Other parts of the coalition’s reporting also raise questions about the seriousness of the investigation. It characterizes the school as “a Daesh militant multifunctional center” without explaining what other “functions” the school had. Local residents said that displaced civilians had been living in the school as early as 2012. In the period leading up to the strike, families of ISIS fighters fleeing Iraq also began living in the school. Witnesses told us that ISIS fighters would come to visit their families living there. One witness said that ISIS had set up a mosque inside the school compound. Is that what the coalition had in mind when it said it was a “multifunctional center” for ISIS fighters?
The U.N. Commission of Inquiry for Syria, set up to investigate violations of international law in Syria since 2011, issued a report on March 6 and came to a conclusion similar to ours about civilians being harmed in the Mansourah strike. After interviewing 20 witnesses, the commission found that the information it collected “does not support the claim that 30 ISIL [Islamic State] fighters were in the school at the time of the strike, nor that the school was otherwise being used by ISIL.”
There are also questions about how the coalition arrived at the number of civilians killed, which it said was 40. Human Rights Watch listed the names of 40 civilians but indicated that those were the ones we were able to identify by name – an arduous task when dealing with victims who are displaced from other areas. We said we believed, based on the number of people buried, that the actual number killed was higher. The UN commission said that 150 of the 200 people living in the school were killed and identified 12 survivors, including four women and six children.
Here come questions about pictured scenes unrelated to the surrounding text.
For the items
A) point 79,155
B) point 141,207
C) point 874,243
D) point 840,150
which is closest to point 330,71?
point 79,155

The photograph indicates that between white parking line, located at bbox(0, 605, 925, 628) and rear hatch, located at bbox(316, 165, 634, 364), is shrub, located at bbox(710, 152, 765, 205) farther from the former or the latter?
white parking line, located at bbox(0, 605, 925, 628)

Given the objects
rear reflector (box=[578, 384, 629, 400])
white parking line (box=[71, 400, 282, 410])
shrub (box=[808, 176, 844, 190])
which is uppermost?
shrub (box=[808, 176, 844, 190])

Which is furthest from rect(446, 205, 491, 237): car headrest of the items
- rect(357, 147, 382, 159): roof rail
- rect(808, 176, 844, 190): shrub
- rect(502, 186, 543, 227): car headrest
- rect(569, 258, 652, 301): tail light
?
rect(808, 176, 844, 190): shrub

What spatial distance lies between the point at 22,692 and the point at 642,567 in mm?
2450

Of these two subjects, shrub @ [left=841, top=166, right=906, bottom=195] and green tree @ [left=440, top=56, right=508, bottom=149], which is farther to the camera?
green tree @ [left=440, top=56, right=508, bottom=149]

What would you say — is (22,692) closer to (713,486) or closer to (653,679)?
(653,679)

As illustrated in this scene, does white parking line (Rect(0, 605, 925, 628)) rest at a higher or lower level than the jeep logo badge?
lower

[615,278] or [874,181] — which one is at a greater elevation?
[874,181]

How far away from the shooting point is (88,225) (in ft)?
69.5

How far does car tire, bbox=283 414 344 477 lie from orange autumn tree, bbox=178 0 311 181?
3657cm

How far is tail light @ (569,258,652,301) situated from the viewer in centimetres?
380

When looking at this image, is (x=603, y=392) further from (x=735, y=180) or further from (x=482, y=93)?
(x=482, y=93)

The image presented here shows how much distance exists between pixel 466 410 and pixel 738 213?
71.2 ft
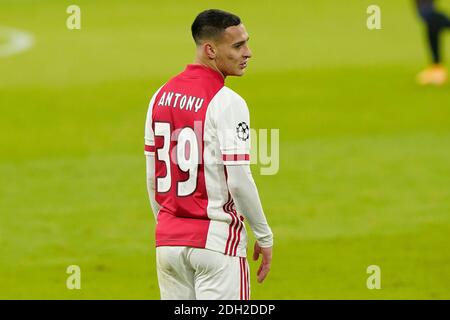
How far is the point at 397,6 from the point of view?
32094mm

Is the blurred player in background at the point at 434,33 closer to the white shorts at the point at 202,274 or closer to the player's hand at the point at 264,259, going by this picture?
the player's hand at the point at 264,259

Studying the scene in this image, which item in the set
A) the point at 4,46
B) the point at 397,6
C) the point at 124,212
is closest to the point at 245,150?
the point at 124,212

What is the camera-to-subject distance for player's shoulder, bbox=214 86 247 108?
20.8 ft

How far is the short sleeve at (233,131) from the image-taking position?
6.30 m

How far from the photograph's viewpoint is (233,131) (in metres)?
6.30

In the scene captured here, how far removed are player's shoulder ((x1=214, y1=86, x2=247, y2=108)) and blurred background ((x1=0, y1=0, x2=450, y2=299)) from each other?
383 cm

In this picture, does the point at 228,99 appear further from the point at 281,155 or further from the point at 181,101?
the point at 281,155

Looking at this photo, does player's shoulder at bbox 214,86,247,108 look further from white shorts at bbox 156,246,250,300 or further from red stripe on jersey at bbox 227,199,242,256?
white shorts at bbox 156,246,250,300

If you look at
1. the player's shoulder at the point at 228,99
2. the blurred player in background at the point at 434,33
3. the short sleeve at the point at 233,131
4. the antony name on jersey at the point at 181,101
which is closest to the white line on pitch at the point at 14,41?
the blurred player in background at the point at 434,33

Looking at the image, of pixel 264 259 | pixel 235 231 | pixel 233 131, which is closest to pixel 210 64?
pixel 233 131

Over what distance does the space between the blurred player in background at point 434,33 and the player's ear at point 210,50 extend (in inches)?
564

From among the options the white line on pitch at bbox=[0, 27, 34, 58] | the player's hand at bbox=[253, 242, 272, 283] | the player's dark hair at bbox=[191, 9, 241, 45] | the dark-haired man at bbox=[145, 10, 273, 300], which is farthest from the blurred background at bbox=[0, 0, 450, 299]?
the player's dark hair at bbox=[191, 9, 241, 45]

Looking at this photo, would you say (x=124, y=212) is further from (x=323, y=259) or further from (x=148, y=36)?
(x=148, y=36)

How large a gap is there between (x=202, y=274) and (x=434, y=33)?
14.7 m
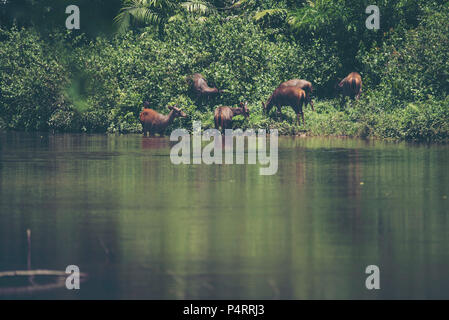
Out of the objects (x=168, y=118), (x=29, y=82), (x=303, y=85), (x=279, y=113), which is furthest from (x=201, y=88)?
(x=29, y=82)

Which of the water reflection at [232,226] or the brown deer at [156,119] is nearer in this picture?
the water reflection at [232,226]

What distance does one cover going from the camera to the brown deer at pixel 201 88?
34.6m

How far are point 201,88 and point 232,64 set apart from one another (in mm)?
1799

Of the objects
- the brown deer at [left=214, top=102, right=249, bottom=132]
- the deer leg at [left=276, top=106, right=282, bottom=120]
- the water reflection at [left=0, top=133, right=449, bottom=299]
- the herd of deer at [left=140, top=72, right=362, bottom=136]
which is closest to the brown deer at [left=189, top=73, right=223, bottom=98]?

But on a more fundamental level, the coalition’s statement misses a key element: It fails to address the victims. The U.S.-led coalition should take responsibility when its attacks kill civilians. In the event of violations, international law requires compensation for civilian victims. But even in the absence of a determination of illegality, civilians will need assistance or redress and there are strong arguments to be made to try to address the harm caused. This can take the form of payments for loss of civilian life and property — often known as ex gratia payments that are made without legal obligation, as well as non-monetary acknowledgement of the harm done, such as apologies.
The coalition has not created any procedure for civilian victims of its attacks in Syria or their surviving relatives to obtain any form of redress. Two of the children who survived the Mansourah strike have been taken in by their aunt, who is herself a refugee, living in a cramped space in Beirut. She is an impressive woman, who has battled bureaucracies to get them into school. Yet, she is always one rent away from being kicked out of their housing.
These children deserve an explanation regarding the strike that decimated their family and the coalition should provide them with some form of redress. A two-line statement saying that “40 civilians were killed” is simply not enough.